Return the entries below in their exact form, leaving the pictures out.

**** Records for the exercise

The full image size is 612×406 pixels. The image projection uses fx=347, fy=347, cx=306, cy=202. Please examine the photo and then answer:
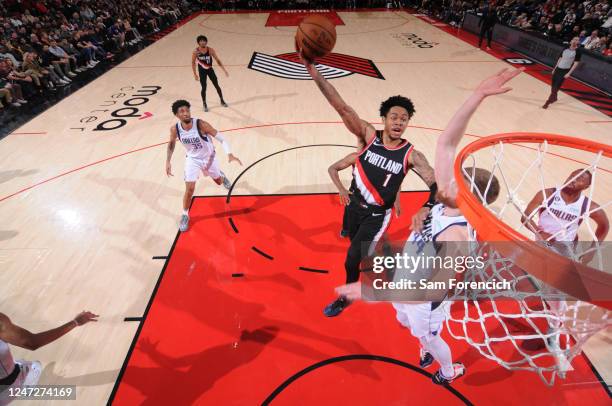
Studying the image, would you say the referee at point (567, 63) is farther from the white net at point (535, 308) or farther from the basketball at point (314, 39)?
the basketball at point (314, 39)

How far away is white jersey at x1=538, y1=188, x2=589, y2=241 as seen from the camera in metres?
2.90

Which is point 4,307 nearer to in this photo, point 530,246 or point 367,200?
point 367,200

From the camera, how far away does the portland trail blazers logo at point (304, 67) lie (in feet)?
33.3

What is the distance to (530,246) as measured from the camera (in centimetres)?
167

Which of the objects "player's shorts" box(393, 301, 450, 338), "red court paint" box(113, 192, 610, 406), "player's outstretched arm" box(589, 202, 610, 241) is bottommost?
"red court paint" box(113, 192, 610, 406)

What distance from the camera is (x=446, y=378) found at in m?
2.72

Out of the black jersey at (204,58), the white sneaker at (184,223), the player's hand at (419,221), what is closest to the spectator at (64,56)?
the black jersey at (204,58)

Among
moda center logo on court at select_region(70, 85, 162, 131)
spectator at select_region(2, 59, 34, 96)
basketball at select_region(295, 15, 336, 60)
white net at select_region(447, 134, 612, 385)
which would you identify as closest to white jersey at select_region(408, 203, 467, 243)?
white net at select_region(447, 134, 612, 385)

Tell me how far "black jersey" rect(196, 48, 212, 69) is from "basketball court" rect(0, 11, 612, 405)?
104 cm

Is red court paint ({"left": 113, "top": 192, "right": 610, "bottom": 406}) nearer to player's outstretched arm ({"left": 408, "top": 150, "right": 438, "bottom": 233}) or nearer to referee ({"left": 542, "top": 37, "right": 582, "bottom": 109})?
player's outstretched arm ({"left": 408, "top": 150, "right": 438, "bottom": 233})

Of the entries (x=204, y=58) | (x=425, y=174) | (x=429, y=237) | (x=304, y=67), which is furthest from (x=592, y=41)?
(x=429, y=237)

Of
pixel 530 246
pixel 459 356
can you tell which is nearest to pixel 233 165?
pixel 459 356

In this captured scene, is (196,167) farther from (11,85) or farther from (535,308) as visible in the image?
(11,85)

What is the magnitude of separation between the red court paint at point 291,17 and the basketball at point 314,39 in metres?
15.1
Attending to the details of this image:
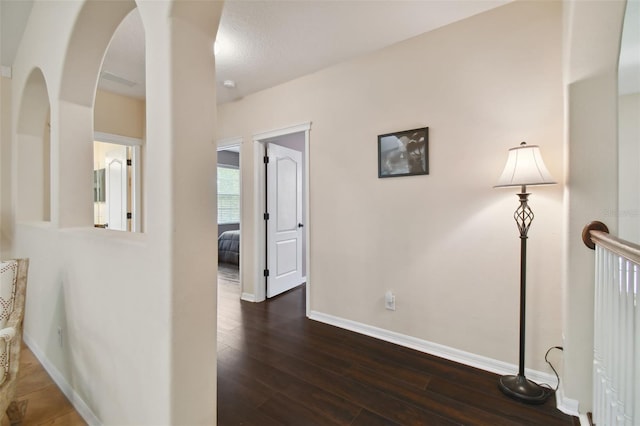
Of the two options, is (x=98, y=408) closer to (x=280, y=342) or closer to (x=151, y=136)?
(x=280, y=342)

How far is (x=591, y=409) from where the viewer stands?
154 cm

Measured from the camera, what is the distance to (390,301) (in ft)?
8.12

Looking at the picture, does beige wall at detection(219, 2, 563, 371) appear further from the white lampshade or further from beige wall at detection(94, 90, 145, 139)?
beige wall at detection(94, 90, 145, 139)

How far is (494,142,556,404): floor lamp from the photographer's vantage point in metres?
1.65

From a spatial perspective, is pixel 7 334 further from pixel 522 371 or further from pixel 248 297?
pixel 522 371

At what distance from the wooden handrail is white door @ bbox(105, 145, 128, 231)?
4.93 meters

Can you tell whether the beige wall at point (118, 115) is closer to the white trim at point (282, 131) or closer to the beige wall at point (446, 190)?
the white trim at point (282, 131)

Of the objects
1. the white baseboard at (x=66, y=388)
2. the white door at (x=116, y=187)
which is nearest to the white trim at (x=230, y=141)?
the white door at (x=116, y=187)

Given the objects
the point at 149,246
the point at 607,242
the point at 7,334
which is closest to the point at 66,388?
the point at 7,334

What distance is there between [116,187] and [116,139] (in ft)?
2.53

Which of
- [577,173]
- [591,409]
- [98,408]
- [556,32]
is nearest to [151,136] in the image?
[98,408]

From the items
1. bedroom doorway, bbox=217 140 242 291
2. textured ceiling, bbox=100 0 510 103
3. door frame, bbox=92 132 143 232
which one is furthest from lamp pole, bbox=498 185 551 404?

********

Task answer
The full image size is 612×406 pixels. The image projection uses fx=347, fy=347, cx=306, cy=202. Please examine the photo and then answer:
Studying the image, would you say the referee at point (567, 63) is farther from the white net at point (535, 308) or farther from the basketball at point (314, 39)?
the basketball at point (314, 39)

How far away is white jersey at x1=538, y1=188, x2=589, y2=241 as seen from the camera in metres?
2.90

Which is point 4,307 nearer to in this photo, point 530,246 or point 367,200?
point 367,200

From the camera, how far away does the portland trail blazers logo at point (304, 67) lie (in feet)?
33.3

What is the distance to (530,246) as measured from the camera (in centimetres)?
167

Which of the objects "player's shorts" box(393, 301, 450, 338), "red court paint" box(113, 192, 610, 406), "player's outstretched arm" box(589, 202, 610, 241) is bottommost?
"red court paint" box(113, 192, 610, 406)

What distance from the camera is (x=446, y=378) found at in m?
2.72

Out of the black jersey at (204,58), the white sneaker at (184,223), the player's hand at (419,221), what is closest to the spectator at (64,56)?
the black jersey at (204,58)

Among
moda center logo on court at select_region(70, 85, 162, 131)
spectator at select_region(2, 59, 34, 96)
basketball at select_region(295, 15, 336, 60)
white net at select_region(447, 134, 612, 385)
which would you identify as closest to white jersey at select_region(408, 203, 467, 243)?
white net at select_region(447, 134, 612, 385)

Tell me how far "black jersey" rect(196, 48, 212, 69) is from "basketball court" rect(0, 11, 612, 405)?
104 cm

Is red court paint ({"left": 113, "top": 192, "right": 610, "bottom": 406}) nearer to player's outstretched arm ({"left": 408, "top": 150, "right": 438, "bottom": 233}) or nearer to referee ({"left": 542, "top": 37, "right": 582, "bottom": 109})?
player's outstretched arm ({"left": 408, "top": 150, "right": 438, "bottom": 233})

Of the entries (x=204, y=58) | (x=425, y=174) | (x=429, y=237) | (x=304, y=67), which is furthest from (x=592, y=41)?
(x=429, y=237)

Of
pixel 530 246
pixel 459 356
can you tell which is nearest to pixel 233 165?
pixel 459 356

In this captured scene, is (196,167) farther from (11,85) or farther from (535,308) as visible in the image?
(11,85)

What is the magnitude of separation between the red court paint at point 291,17 and the basketball at point 314,39 in metres?
15.1
Attending to the details of this image:
Of the two options, is (x=98, y=408) closer to (x=280, y=342) or closer to (x=151, y=136)?
(x=280, y=342)

How far is (x=591, y=409) from where the viewer stands?
154 cm

Measured from the camera, what is the distance to (390,301) (in ft)?
8.12

Looking at the picture, does beige wall at detection(219, 2, 563, 371) appear further from the white lampshade or further from beige wall at detection(94, 90, 145, 139)?
beige wall at detection(94, 90, 145, 139)

How far is (494,142,556,404): floor lamp from the photographer's vantage point in metres?
1.65

From a spatial perspective, is pixel 7 334 further from pixel 522 371 or further from pixel 248 297?
pixel 522 371

At what distance from the wooden handrail is white door @ bbox(105, 145, 128, 231)?
4.93 meters

Can you tell whether the beige wall at point (118, 115) is closer to the white trim at point (282, 131) or closer to the beige wall at point (446, 190)?
the white trim at point (282, 131)

Of the objects
1. the white baseboard at (x=66, y=388)
2. the white door at (x=116, y=187)
which is nearest to the white trim at (x=230, y=141)?
the white door at (x=116, y=187)

Given the objects
the point at 149,246
the point at 607,242
the point at 7,334
which is closest to the point at 66,388?
the point at 7,334

What distance is there between [116,187] and [116,139] (in ft)?
2.53

Which of
- [577,173]
- [591,409]
- [98,408]
- [556,32]
is nearest to [151,136] in the image?
[98,408]

From the items
1. bedroom doorway, bbox=217 140 242 291
2. textured ceiling, bbox=100 0 510 103
3. door frame, bbox=92 132 143 232
which one is furthest from lamp pole, bbox=498 185 551 404?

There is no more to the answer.